In realtà fra il sì della Camera e l’approvazione di una legge davvero utilizzabile in caso di voto, c’è di mezzo il mare: intanto perché sarebbe appunto un «bordellum» andare alle urne con due meccanismi diversi per ciascuna camera, quindi la legge è inservibile fino alla riforma del senato, e cioè campa cavallo; secondo, perché è ancora tutto da verificare che «l’Italicum» non presenti dubbi di costituzionalità; terzo, perché ieri in Transatlantico e in aula si contavano frotte di scettici: dai resistenti lettiani che hanno mantenuto l’emendamento per le primarie obbligatorie, alle democratiche in rivolta contro l’accantonamento della parità di genere, ai falchi forzisti, all’ex ministro Mauro che annuncia il ricorso alla Consulta.

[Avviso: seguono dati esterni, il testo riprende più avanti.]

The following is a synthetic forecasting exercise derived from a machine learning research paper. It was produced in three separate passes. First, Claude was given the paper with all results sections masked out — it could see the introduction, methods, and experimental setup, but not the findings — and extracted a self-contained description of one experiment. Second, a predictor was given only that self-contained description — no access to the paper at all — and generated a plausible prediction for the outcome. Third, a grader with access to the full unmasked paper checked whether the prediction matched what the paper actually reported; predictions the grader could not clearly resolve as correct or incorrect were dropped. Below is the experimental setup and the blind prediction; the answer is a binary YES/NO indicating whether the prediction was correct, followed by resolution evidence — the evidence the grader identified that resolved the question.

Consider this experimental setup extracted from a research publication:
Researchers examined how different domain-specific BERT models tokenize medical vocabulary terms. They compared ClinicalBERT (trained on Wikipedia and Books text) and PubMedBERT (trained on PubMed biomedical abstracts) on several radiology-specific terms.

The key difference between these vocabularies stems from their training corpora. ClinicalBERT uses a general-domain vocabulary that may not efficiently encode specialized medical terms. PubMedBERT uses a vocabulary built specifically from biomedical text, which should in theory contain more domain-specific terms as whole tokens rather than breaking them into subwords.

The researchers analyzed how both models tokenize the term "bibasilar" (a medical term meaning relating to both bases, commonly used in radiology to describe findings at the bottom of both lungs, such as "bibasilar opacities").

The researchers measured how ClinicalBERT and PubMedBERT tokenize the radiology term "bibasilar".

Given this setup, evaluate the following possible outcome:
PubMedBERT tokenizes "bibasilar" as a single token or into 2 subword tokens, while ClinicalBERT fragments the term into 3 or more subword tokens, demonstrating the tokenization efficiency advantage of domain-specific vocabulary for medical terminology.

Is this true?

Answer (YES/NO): NO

Ma alla fine la soluzione della riforma per una camera sola, che sancisce la fine del rischio di voto anticipato (peraltro mai realmente corso) ha messo d’accordo tutti. E cioè, in ordine di peso: Berlusconi con cui Renzi ha stretto l’accordo; Ndc che resta imprescindibile per l’azione di governo; la sinistra Pd che segna una vittoria, anche solo apparente, dei propri argomenti e si vede riconosciuto un ruolo. Renzi è riuscito a tenere tutti, stavolta. «La coperta è corta. Quando prima la tirava, scopriva Letta. Ora se la tira troppo scopre se stesso», ragionava ieri il veltroniano Walter Verini. C’è molto realismo nel Renzi di governo, spiegava invece Giuseppe Lauricella sul Secolo XIX: «Il vantaggio per Renzi è che incassa lo stesso risultato che voleva. Il suo obiettivo è di far approvare una legge. Non gli interessa che si tratti di un modello piuttosto che un altro. Questa è la verità». Lauricella è il deputato del Pd siciliano autore del lodo della riforma monocamerale. La cui vera ispiratrice sarebbe però la senatrice Anna Finocchiaro, dalemiana doc.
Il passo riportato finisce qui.